- [YOUR TASK]:
What you return must be an exact copy of the lines in the listing below between the line holding "Mulher asiática nova" and the line holding "Approaching rain showers", inclusive, and nothing more.

(Beginning of DATA SHOWN)

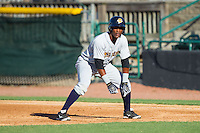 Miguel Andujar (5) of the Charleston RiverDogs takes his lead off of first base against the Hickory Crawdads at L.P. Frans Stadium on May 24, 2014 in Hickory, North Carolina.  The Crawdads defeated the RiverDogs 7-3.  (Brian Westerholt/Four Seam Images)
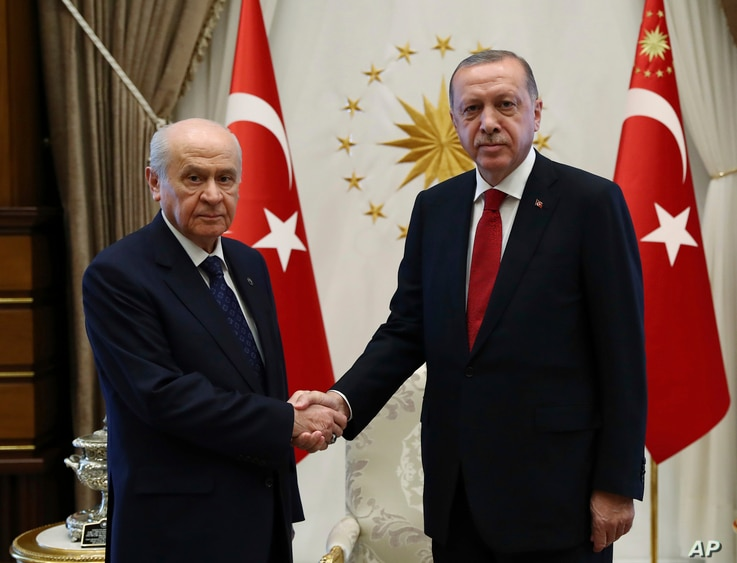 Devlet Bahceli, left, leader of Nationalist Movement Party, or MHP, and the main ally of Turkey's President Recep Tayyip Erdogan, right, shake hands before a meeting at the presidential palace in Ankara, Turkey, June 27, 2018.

(End of DATA SHOWN)
(Beginning of DATA SHOWN)

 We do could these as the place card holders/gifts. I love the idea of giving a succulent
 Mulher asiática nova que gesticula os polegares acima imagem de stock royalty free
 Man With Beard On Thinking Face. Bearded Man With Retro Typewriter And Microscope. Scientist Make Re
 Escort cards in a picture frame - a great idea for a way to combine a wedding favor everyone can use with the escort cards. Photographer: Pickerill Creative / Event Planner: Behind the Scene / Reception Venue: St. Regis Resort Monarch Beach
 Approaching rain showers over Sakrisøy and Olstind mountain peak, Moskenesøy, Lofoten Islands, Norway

(End of DATA SHOWN)

- [EXPECTED OUTPUT]:
 Mulher asiática nova que gesticula os polegares acima imagem de stock royalty free
 Man With Beard On Thinking Face. Bearded Man With Retro Typewriter And Microscope. Scientist Make Re
 Escort cards in a picture frame - a great idea for a way to combine a wedding favor everyone can use with the escort cards. Photographer: Pickerill Creative / Event Planner: Behind the Scene / Reception Venue: St. Regis Resort Monarch Beach
 Approaching rain showers over Sakrisøy and Olstind mountain peak, Moskenesøy, Lofoten Islands, Norway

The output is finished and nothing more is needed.